# [What you have to do]
Please pick out every line in the rows below that contains the word "which", and copy each one.

• • •

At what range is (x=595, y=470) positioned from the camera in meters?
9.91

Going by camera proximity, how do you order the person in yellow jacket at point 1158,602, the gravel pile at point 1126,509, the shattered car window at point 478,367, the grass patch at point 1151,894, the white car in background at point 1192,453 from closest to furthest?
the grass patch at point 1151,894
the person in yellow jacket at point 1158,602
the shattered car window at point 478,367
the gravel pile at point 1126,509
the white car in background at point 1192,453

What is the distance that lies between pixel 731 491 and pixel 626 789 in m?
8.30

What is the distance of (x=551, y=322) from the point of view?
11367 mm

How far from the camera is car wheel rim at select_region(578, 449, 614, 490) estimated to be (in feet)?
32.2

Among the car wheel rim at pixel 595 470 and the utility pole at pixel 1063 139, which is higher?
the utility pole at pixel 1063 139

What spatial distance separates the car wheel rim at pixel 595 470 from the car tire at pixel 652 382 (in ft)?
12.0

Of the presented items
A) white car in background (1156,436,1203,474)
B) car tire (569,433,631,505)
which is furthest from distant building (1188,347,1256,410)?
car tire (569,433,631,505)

• • •

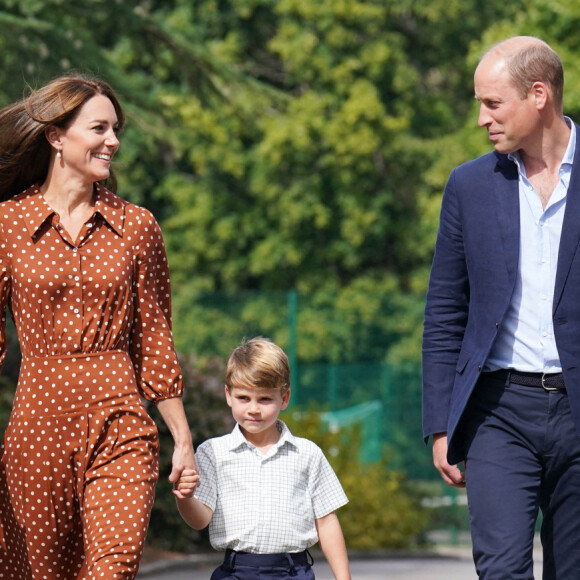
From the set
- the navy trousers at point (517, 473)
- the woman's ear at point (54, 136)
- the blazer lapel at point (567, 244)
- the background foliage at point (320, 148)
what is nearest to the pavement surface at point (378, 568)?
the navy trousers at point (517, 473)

• • •

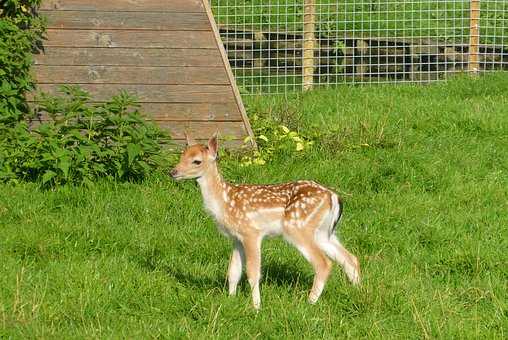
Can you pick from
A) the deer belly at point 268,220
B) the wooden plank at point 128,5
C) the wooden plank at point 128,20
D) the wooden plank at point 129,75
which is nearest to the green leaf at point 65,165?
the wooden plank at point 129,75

• • •

# [Solved problem]
Among the car wheel rim at pixel 595 470 and the utility pole at pixel 1063 139, which is higher?
which is furthest from distant building (1188,347,1256,410)?
which is nearest to the green leaf at point 65,165?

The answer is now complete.